Secondly, berberine also has anti-inflammatory properties. It can reduce the production of inflammatory cytokines and chemokines that are responsible for the inflammation and damage to the intestinal lining. By reducing inflammation, berberine helps to restore the normal function of the intestinal barrier and promote the healing of the damaged tissues.

Lastly, berberine can also modulate the gut microbiota. It can selectively inhibit the growth of harmful bacteria while promoting the growth of beneficial bacteria like Bifidobacterium and Lactobacillus.
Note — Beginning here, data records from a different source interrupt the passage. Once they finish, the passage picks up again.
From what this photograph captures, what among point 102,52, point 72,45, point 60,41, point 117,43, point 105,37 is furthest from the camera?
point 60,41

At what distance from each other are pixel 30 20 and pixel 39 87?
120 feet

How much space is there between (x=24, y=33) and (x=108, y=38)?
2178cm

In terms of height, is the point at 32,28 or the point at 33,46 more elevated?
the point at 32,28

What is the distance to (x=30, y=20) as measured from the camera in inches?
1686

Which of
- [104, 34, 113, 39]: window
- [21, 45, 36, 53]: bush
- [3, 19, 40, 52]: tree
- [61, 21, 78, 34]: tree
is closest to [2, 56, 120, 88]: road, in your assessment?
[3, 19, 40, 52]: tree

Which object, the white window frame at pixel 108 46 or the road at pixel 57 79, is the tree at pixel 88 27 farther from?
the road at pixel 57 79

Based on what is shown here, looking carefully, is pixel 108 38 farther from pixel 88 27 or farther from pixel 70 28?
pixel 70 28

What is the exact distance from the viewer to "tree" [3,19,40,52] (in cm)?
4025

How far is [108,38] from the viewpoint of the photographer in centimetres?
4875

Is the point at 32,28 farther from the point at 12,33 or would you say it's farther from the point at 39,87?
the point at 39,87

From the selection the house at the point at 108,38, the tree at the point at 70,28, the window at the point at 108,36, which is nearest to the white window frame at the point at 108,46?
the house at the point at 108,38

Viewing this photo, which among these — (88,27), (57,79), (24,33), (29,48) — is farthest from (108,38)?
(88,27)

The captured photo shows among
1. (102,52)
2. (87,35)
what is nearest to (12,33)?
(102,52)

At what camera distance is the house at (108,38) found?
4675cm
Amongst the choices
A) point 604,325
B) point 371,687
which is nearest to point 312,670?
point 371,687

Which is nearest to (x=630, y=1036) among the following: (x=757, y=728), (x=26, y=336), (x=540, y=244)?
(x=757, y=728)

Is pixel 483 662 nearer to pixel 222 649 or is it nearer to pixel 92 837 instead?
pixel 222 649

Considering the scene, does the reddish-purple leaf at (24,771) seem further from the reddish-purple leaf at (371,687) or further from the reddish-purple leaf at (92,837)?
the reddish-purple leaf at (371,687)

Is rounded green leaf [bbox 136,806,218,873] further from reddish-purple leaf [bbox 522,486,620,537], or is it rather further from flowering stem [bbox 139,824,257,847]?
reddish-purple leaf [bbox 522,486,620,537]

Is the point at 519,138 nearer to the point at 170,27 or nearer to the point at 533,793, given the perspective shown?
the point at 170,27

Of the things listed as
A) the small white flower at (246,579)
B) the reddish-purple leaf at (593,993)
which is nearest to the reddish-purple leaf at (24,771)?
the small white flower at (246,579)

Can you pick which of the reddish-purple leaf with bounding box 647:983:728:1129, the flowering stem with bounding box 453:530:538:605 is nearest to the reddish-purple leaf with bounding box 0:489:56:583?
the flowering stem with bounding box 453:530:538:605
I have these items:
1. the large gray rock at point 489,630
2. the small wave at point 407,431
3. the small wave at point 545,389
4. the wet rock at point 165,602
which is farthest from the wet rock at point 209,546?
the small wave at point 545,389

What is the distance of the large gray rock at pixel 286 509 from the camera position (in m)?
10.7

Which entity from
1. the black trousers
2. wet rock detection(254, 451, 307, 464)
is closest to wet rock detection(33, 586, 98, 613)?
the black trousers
This rebalancing of the gut microbiota can help to restore the normal gut flora and prevent further episodes of infectious diarrhea.

Several studies have investigated the efficacy of berberine in treating infectious diarrhea in children. As a cherry on top of this point that I’m making, another randomized, double-blind, placebo-controlled study published in the Journal of Pediatric Gastroenterology and Nutrition showed that berberine was effective in reducing the duration and severity of diarrhea in children with acute watery diarrhea caused by Vibrio cholerae. Another study published in the Chinese Journal of Pediatrics showed that berberine was as effective as the antibiotic sulfamethoxazole/trimethoprim in treating children with acute bacterial diarrhea caused by Shigella.

Bottom Line:

Berberine has more positive studies on infants and mothers than negative. More and more positive research continues to be published. Many doctors are very excited about the power of Berberine to be used in so many ways. 

There are not studies illustrating any negative effects of Berberine on human infants, or studies to illustrate how a mother may metabolize and absorb Berberine before, if any, is passed through to the breast milk. Again, there are numerous positive studies on infant animals using Berberine, so it can be difficult to know which is true. 

Milk Dust Metabolism uses a very small dose of Berberine, just enough for a mother to metabolize and fully use for her own body, leaving little to be released into the breast milk. Very high doses of Berberine may leave excess in the breast milk, but that is still uknown. 

this article will be updated as more reasearch continues to be published on the power of Berberine for humans.